He ordered the Syrian proconsul Petronius to march his imperial troops to Jerusalem and force the Jews to erect a statue in the Temple.
Petronius led two Roman legions southward, stopping in Ptolemias (Acco) for the winter. There, he was met by a large Jewish delegation, numbering in the tens of thousands, which begged him not to carry out Caligula’s orders. If, however, he insisted on moving forward, they asked to be killed rather than have to witness such a travesty.
Petronius was greatly moved by their courage and determination. He realized that for his mission to be fulfilled much blood would have to be spilled; the Jews would simply not give in. At great personal risk he sent a letter to the emperor, describing the Jews’ resistance and Rome’s folly in persisting.
Interestingly, the aforementioned unrest also spurred a great deal of factionalism among the Jews of Judah. A variety of groups, each with distinct religious, political, and social agendas, competed for the attention of the Jewish people. This list included a number of small sects whose members believed the Messianic Era was at hand. They preached to all who would lend an ear that the ultimate battle of good versus evil would soon be fought, a struggle that would quickly be followed by the prophetically foretold redemption of humanity.
These teachings did not capture the interest of most Jews. Nevertheless, some were susceptible to the arguments, particularly at such a tumultuous time. And while the Judean countryside was filled with numerous charismatic healers and preachers, only one man would achieve a meaningful following. That man was Yeshu (or Jesus) of Nazareth. Through his teachings, as well as those of his apostles, or followers, a new religion, Christianity, was born. The religion would have an immense impact on the Jewish people, and the world as a whole, for the next two millennia.

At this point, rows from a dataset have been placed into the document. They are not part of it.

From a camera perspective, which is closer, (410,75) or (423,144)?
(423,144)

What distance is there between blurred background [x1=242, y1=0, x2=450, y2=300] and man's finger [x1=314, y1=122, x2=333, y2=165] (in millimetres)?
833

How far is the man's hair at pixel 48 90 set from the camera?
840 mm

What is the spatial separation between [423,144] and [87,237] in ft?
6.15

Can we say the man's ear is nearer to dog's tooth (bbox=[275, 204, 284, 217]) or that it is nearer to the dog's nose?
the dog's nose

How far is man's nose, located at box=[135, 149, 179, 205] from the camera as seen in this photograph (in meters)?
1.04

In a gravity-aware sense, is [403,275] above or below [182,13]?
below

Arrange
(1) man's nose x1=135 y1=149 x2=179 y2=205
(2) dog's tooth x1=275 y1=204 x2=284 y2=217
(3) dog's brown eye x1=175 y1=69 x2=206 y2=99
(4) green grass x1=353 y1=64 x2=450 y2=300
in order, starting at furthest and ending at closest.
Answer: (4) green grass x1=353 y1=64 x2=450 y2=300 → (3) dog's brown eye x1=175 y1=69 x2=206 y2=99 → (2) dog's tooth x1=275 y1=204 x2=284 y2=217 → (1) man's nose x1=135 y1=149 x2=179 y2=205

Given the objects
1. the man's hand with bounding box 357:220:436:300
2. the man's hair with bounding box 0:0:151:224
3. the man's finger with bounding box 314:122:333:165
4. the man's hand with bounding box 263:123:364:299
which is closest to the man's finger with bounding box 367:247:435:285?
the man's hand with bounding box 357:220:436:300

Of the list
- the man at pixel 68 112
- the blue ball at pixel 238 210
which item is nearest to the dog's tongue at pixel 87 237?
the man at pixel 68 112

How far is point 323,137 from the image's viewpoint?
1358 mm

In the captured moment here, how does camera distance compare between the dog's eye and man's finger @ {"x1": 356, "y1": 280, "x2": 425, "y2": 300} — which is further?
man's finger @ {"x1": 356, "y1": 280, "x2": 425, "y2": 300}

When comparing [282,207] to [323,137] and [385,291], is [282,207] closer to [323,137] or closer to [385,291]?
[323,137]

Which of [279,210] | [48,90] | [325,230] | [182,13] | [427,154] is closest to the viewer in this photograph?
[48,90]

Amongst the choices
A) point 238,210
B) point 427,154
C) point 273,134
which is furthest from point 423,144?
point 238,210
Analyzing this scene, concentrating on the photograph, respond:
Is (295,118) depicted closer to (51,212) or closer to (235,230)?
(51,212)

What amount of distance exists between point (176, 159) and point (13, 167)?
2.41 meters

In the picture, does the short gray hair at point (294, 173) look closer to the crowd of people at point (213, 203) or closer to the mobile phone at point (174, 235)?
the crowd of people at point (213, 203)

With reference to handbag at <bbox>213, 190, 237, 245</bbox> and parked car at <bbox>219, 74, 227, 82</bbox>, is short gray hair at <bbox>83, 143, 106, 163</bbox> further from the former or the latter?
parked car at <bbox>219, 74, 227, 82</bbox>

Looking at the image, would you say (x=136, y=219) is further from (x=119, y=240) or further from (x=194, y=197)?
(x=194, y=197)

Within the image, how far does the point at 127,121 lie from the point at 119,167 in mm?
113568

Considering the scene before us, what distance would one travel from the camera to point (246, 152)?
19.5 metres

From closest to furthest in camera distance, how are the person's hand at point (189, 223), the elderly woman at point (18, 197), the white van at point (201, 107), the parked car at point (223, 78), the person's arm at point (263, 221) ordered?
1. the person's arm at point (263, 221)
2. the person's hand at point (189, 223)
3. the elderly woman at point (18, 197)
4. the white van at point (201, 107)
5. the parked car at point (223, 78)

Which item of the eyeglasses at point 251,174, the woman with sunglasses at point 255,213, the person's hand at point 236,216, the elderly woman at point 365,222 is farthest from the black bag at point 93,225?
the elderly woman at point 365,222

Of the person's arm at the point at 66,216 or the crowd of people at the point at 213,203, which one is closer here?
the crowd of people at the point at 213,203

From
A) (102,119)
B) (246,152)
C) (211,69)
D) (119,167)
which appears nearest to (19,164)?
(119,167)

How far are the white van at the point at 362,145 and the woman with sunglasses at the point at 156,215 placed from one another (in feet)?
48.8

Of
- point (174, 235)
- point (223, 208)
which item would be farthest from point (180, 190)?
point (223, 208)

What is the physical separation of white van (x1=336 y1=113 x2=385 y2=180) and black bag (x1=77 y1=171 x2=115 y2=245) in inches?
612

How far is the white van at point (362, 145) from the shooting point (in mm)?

While we can argue over the veracity of the claims made by the current “occupy” movement, or wonder what ultimately will come from this grassroots ferment, it is certainly not the type of uprising experienced by our people almost two thousand years ago.
For the Jews of Judah, class warfare did not drive their rebellion, nor were they after increased economic opportunities. The Jews were agitated over something far more significant – the ability to live without harassment in their homeland.
In this instance, alas, their efforts failed to bear fruit, and actually accelerated the destruction of the Second Temple and the onset of the present exile.